Joan Nelson was born in 1958 in Southern California and spent her youth in St. Louis, Missouri. Critic Mary Haus wrote, “Nelson… emerged from the East Village in the mid-‘80s at the forefront of a landscape revival that blurred the line between romance and irony.” Now as then, Nelson paints small paintings on thick pieces of wood using a variety of materials often combined with wax.

“Nelson’s work,” wrote Alfred MacAdam of her “splendid” 2001 solo show at Robert Miller Gallery in New York, “demonstrates that landscape painting is not about the imitation of nature, or verisimilitude, but about art.” Her pictures of trees or of landscapes are usually based on fragments of paintings by other artists, from the great landscape painters of past centuries or the cartoonist Hergé (Georges Remi) who illustrated Tintin. “What Nelson offers are fictions—not places in the world but places in the world of art.” Her delicate, dream-like pictures are retreats for the mind, supplied by the minds of others. “It’s not intended to be truthful to the original,” she has said: “It’s channeled through my brain more than my eye.”
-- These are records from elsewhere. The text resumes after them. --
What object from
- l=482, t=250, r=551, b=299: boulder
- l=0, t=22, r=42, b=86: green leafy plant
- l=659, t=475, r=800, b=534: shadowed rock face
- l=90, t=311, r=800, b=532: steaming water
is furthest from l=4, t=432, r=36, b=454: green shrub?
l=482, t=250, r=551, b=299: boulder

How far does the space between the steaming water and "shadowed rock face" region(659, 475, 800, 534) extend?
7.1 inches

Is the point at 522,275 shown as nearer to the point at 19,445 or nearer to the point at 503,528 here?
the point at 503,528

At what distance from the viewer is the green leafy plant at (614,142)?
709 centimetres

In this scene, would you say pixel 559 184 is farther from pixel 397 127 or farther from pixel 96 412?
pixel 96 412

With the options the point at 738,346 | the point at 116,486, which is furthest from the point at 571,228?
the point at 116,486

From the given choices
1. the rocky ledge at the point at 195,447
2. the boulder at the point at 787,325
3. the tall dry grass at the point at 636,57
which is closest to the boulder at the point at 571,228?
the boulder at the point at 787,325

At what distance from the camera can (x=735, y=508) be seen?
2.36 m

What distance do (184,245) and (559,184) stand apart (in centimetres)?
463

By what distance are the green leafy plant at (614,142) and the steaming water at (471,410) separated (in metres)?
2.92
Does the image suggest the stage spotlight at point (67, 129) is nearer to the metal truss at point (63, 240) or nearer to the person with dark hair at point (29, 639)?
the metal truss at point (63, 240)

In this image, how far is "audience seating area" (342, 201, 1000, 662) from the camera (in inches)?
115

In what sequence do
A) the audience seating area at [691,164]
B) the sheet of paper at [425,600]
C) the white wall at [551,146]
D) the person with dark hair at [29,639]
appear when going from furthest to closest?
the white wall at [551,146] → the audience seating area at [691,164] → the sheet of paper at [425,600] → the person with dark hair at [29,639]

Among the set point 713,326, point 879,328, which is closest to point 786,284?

In her etchings at Crown Point Press, she combined images from old art with those of living things recorded in snapshots. She says she learned in art school that “you could paint anything. What mattered was the attitude.” Her attitude is one of pleasure in stillness, delight in detail, and recognition of the capacity in nature for renewal. She works on her multiple copper plates in a way comparable to how she paints on wood, making changes and additions until a dense, layered image magically takes on life. “I’m usually pretty passionate about the art I’m working from,” she has said. “Sometimes I’m in love with it.”

Nelson’s work is included in the collections of the Museum of Modern Art and the Solomon R. Guggenheim Museum in New York; the Los Angeles County Museum of Art; the Minneapolis Museum of Art; the Hirshhorn Museum and Sculpture Garden in Washington D.C.; and the Museum of Fine Arts in Boston. She lives and works in upstate New York.